Exercise directions
In your copy, set down the entries exactly and exclude the pictures.

* * *

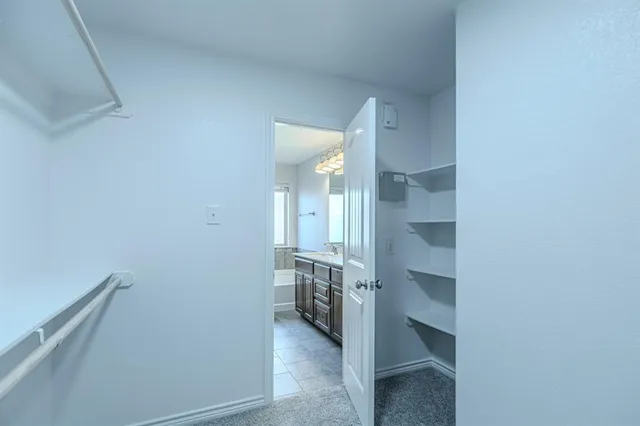 a view of walk in closet with empty racks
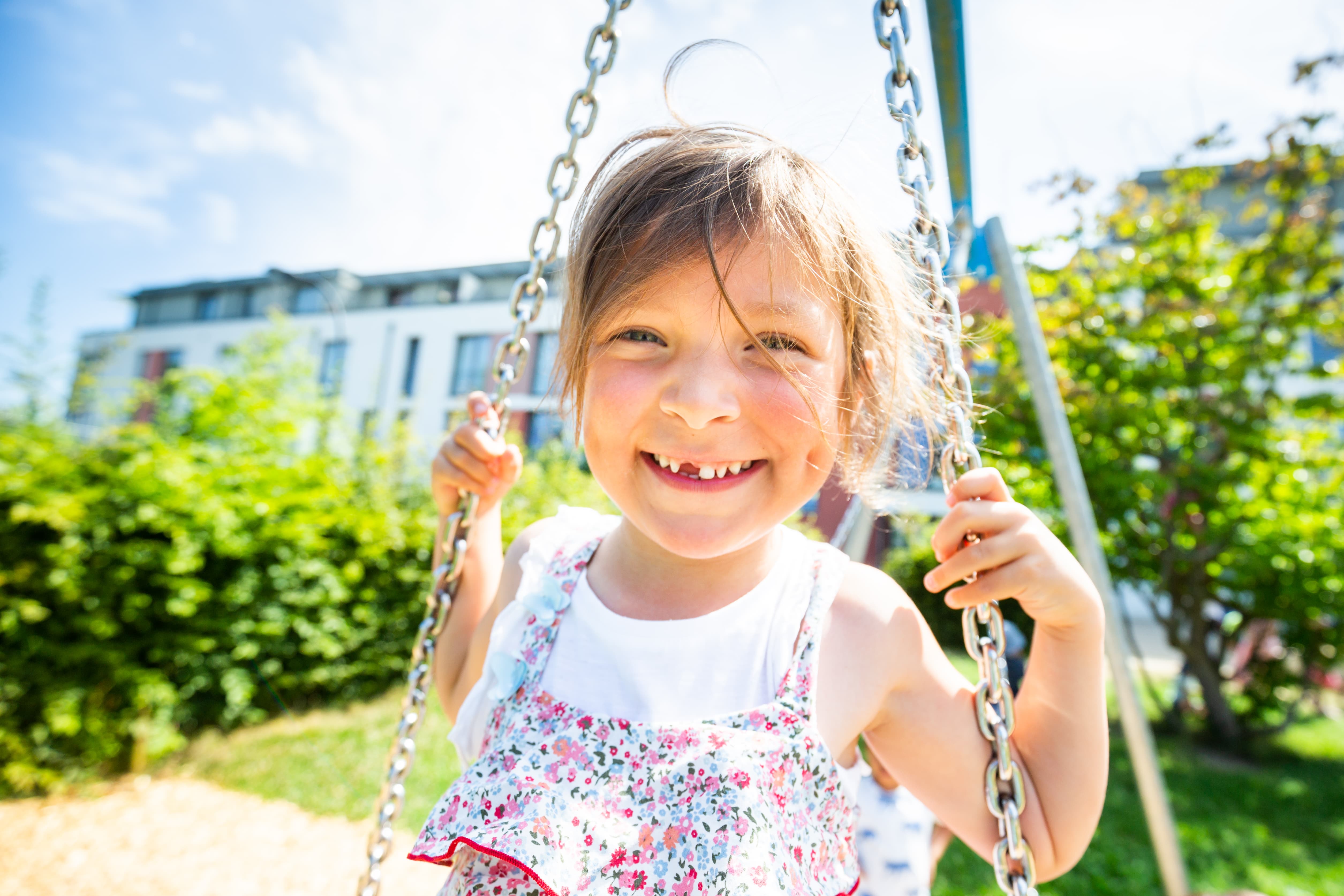 WSG Spielplatz Fröhlich lächelndes kleines Mädchen schaukelt im Hof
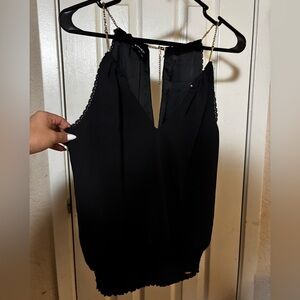 Black Bebe shirt with some nice gold chain as the straps
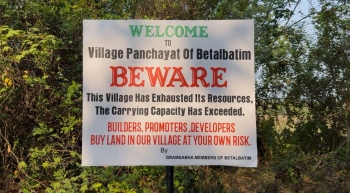 Banners warning builders and promoters not to buy land put up around Betalbatim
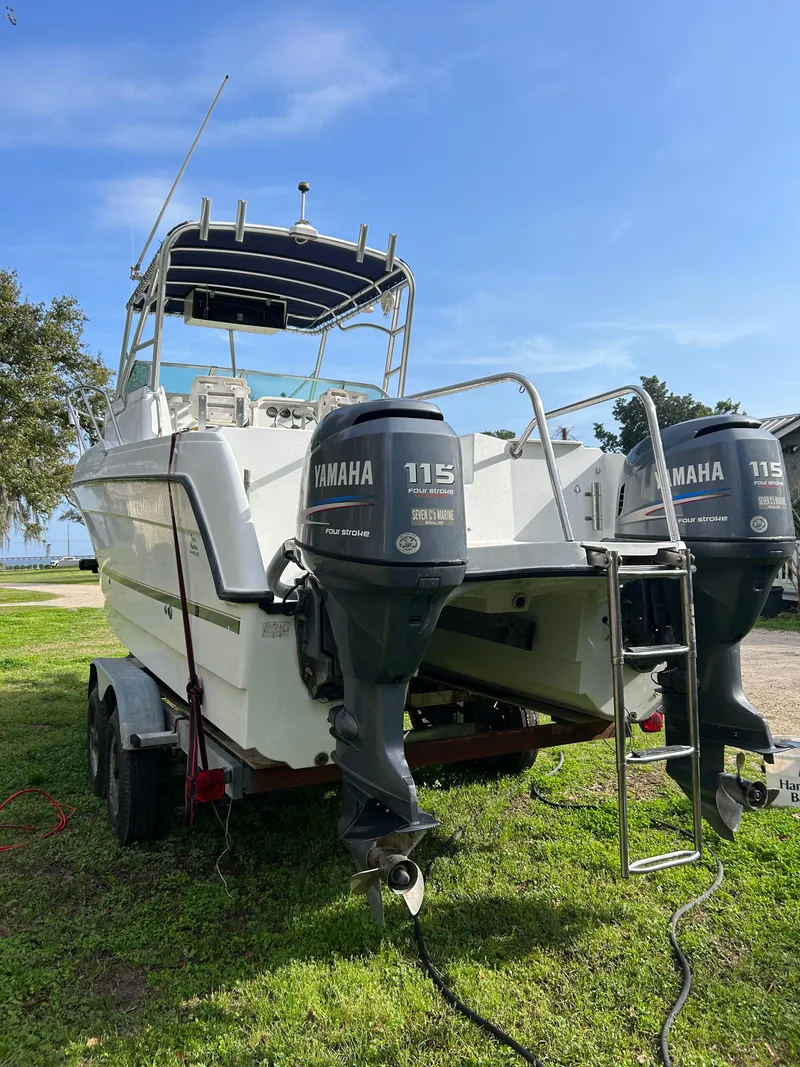 Slide: The Image of 2001 Glacier Bay Island Runner boat with twin Yamaha 115 engines on a trailer. - 2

* * *

Response for this exercise
 a view of walk in closet with empty racks
 WSG Spielplatz Fröhlich lächelndes kleines Mädchen schaukelt im Hof
 Black Bebe shirt with some nice gold chain as the straps
 Banners warning builders and promoters not to buy land put up around Betalbatim
 Slide: The Image of 2001 Glacier Bay Island Runner boat with twin Yamaha 115 engines on a trailer. - 2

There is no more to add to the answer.